[Trecho da página]
<<<<

Artigo: Como os drones chineses podem derrotar os Estados Unidos


Um ataque de drone ucraniano mostra nossa extrema vulnerabilidade

Por Noah Smith — O Globo – 06/06/2025 

Deixe-me contar uma história sobre a Segunda Guerra Mundial. Em 1940, antes da entrada dos Estados Unidos e da União Soviética (URSS) na guerra, o Reino Unido lutava sozinho contra a Alemanha e a Itália. Apesar de estarem em grande desvantagem numérica e armada, os britânicos conseguiram uma vitória naval espetacular, utilizando tecnologia inovadora. Enviaram o HMS Illustrious, um porta-aviões, para atacar a frota italiana em seu porto de Tarento. A embarcação britânica desativou três navios de guerra italianos e vários outros navios, sem que a Marinha italiana sequer visse os navios adversários, muito menos tivesse a chance de revidar.

Mas isso é apenas o prelúdio da minha história, que não é sobre uma vitória britânica, mas, sim, sobre sua derrota. Pouco mais de um ano após a Batalha de Tarento, Winston Churchill enviou o encouraçado HMS Prince of Wales e o cruzador de batalha HMS Repulse para impedir o Japão de atacar Cingapura. Apesar da sua vitória esmagadora em Tarento, a liderança militar britânica duvidava que os navios de guerra que se movessem por conta própria no mar pudessem ser abatidos apenas por ataque aéreo. Eles depositaram sua fé no poder do movimento em zigue-zague e dos canhões antiaéreos para deter os aviões de ataque.

Isso foi uma tolice. Os torpedeiros japoneses encontraram e afundaram o Prince of Wales e o Repulse com bastante facilidade. Aqui está uma foto aérea dos navios de guerra britânicos, tirada da cabine de um avião japonês, tentando escapar desesperadamente:

Os grandes navios de guerra — os invencíveis mestres do mar em guerras anteriores — de repente ficaram indefesos diante do enxame de minúsculas aeronaves. Churchill reagiu com choque e horror, e a frota britânica se retirou, deixando o Sudeste Asiático para os japoneses.

O mundo havia mudado, quase da noite para o dia. O poder aéreo havia provocado uma revolução nos assuntos militares. Os navios de guerra blindados passaram de equipamento militar mais valioso a quase obsoletos da noite para o dia. No entanto, pessoas que investiram os tesouros de seus países em frotas de embarcações, como Churchill, demoraram a perceber a mudança — mesmo quando foram suas próprias inovações tecnológicas que tornaram suas antigas armas inúteis.

>>>>

[Segmento de dados]
<<<<

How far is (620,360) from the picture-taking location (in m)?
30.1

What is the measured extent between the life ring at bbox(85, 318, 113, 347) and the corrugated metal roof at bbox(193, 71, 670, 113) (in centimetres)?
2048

>>>>

[O que se pede]
Com base no trecho da página, responda:
(a) Qual porta-aviões o Reino Unido enviou para atacar a frota italiana em Tarento?
(b) Que dois navios Churchill mandou para impedir o Japão de atacar Cingapura?
(c) Em que a liderança militar britânica confiava para deter os aviões de ataque?
Este material tem origem em outra fonte.

[Resposta correta]
(a) O HMS Illustrious.
(b) O encouraçado HMS Prince of Wales e o cruzador de batalha HMS Repulse.
(c) No movimento em zigue-zague e nos canhões antiaéreos.